PASSOS —  Como estratégia de combate à nova doença respiratória covid-19, causada pelo SARS-CoV2, municípios da região seguem intensificando as medidas de restrição de circulação de pessoas. Em entrevista à Folha, chefes do poder Executivo municipal de todo o território informaram que, devido a incertezas em relação a propagação do vírus, decretos precisam ser editados semanalmente, sem previsão para a retomada da normalidade.  
Em Bom Jesus da Penha, o prefeito Nei André Freire, o Nei do Jorginho, lembrou que as constantes alterações e restrições são provenientes das mudanças diárias relacionadas aos poderes do governo estadual e federal. “Temos informações novas chegando diariamente, a partir destas referências, temos que alterar o nosso decreto. Além disso, o governador Romeu Zema deve, nos próximos dias, determinar o cumprimento de uma nova resolução, e a partir então, mais mudanças vão ser implantadas na cidade”. 
Desde a última sexta-feira, 20, todos os departamentos municipais de Bom Jesus da Penha têm funcionado em regime interno, ou seja, sem atendimento presencial ao público. Dentre as demais medidas de prevenção a uma epidemia no território, as atividades do comércio considerado não essencial e de unidades de ensino foram suspensas. Já em relação ao fechamento de fronteiras, Nei do Jorginho informou que não houve alterações drásticas.

# Material fornecido
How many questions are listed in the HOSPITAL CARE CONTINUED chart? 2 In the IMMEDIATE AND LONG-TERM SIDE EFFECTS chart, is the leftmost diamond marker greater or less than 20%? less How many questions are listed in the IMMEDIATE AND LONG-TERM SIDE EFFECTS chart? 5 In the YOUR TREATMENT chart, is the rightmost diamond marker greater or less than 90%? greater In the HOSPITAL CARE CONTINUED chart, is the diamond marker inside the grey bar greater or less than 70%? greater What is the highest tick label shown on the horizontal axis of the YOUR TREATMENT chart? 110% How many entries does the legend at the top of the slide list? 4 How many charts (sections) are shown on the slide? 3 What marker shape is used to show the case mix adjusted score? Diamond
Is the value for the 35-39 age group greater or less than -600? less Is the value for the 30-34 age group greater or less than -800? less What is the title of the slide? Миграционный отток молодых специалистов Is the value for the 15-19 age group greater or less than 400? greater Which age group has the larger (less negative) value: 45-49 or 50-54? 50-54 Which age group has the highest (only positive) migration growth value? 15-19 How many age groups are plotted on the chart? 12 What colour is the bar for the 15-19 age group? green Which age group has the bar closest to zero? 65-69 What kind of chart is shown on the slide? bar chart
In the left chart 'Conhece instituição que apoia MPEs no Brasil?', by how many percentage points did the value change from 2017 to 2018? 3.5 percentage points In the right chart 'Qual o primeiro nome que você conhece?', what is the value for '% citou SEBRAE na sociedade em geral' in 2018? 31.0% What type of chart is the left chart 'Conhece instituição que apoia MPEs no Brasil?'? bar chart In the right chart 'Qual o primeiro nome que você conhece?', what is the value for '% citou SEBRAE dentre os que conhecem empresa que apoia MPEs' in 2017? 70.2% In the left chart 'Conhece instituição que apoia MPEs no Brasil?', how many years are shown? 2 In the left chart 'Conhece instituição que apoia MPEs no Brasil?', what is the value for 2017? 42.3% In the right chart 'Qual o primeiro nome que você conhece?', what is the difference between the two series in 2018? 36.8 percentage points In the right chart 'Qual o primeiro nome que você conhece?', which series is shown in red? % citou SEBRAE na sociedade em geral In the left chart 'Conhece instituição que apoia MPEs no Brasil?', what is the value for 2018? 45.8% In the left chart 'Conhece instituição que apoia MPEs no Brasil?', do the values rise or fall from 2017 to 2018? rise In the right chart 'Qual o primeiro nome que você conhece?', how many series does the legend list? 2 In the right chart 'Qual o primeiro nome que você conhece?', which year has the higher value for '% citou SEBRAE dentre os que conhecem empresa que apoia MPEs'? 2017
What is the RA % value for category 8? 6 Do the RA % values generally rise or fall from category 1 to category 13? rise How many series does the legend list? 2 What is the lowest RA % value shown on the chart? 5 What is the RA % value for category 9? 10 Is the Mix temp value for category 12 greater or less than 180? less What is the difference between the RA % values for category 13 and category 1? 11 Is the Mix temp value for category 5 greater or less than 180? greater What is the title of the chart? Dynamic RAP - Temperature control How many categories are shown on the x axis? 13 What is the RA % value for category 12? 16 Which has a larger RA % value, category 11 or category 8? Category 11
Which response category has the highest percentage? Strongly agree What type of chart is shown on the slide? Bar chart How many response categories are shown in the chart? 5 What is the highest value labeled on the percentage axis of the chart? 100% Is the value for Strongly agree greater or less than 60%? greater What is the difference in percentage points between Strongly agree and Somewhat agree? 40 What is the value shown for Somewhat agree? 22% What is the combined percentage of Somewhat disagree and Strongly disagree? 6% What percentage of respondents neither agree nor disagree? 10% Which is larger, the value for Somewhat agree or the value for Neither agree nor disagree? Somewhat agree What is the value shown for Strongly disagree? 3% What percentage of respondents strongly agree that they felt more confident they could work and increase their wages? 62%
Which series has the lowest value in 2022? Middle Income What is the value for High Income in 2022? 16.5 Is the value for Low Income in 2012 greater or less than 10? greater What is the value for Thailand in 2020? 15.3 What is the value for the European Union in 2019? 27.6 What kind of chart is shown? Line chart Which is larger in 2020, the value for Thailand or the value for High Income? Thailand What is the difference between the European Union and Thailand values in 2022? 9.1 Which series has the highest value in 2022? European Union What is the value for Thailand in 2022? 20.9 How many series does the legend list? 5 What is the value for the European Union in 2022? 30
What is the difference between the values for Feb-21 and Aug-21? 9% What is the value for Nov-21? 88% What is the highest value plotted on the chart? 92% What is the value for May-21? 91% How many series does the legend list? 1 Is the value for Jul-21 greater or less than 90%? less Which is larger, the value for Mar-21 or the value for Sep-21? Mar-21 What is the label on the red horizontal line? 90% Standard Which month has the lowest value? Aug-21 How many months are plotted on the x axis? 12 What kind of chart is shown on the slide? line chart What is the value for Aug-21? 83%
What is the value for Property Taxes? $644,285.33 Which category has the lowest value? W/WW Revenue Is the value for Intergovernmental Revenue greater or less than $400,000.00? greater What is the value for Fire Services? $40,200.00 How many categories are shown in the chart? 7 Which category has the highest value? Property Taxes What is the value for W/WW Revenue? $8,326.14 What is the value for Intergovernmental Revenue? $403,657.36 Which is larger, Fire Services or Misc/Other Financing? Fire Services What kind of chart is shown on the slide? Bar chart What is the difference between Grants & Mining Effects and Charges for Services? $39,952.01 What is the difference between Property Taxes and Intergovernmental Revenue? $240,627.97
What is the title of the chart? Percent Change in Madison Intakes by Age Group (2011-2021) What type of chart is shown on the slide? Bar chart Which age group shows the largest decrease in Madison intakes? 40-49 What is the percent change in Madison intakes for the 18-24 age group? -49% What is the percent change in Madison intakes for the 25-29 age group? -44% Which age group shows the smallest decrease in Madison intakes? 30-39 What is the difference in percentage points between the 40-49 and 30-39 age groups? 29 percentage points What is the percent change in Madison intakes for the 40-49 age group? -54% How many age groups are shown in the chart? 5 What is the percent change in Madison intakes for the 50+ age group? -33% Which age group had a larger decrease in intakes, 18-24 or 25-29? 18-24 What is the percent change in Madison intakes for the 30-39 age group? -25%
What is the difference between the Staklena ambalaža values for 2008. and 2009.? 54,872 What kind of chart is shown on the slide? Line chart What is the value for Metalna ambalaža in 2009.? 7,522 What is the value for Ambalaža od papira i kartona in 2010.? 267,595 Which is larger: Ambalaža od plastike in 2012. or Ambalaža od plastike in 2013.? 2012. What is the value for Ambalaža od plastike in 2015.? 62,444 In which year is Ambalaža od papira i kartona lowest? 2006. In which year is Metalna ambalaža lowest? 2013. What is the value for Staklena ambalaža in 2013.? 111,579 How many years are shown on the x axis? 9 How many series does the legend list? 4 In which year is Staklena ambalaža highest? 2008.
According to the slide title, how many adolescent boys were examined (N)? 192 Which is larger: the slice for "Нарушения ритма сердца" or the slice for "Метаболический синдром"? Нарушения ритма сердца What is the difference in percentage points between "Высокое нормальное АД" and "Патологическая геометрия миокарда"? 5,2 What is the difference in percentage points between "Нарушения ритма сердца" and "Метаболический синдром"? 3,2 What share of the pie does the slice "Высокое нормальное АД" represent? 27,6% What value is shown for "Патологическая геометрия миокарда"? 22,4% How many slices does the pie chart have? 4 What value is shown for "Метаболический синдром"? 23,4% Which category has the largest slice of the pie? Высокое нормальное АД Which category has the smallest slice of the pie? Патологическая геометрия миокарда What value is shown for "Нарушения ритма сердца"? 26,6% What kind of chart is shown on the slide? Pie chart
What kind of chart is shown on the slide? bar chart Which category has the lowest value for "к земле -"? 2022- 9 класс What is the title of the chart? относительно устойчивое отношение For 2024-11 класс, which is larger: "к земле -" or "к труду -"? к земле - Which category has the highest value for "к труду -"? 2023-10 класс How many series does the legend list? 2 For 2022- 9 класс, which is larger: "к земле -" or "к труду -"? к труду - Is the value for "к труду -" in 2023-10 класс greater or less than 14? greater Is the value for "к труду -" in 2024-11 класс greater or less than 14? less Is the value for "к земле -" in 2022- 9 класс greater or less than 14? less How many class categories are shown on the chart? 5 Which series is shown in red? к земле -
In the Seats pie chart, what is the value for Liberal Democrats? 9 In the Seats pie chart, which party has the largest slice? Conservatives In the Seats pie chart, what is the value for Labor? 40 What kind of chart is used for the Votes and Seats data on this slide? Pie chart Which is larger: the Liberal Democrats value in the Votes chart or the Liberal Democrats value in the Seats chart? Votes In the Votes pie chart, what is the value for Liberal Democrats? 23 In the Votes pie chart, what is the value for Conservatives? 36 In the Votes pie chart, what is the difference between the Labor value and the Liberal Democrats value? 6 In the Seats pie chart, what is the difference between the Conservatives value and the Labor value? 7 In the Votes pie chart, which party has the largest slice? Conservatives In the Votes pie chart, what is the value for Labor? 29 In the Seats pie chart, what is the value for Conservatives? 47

# Sobre o exercício
Altere o trecho da reportagem sobre a covid-19 que começa com as palavras "Desde a última" e termina com "houve alterações drásticas.", trocando "departamentos municipais" por "setores municipais". Os registros vêm de outra fonte.

# Solução do exercício
Desde a última sexta-feira, 20, todos os setores municipais de Bom Jesus da Penha têm funcionado em regime interno, ou seja, sem atendimento presencial ao público. Dentre as demais medidas de prevenção a uma epidemia no território, as atividades do comércio considerado não essencial e de unidades de ensino foram suspensas. Já em relação ao fechamento de fronteiras, Nei do Jorginho informou que não houve alterações drásticas.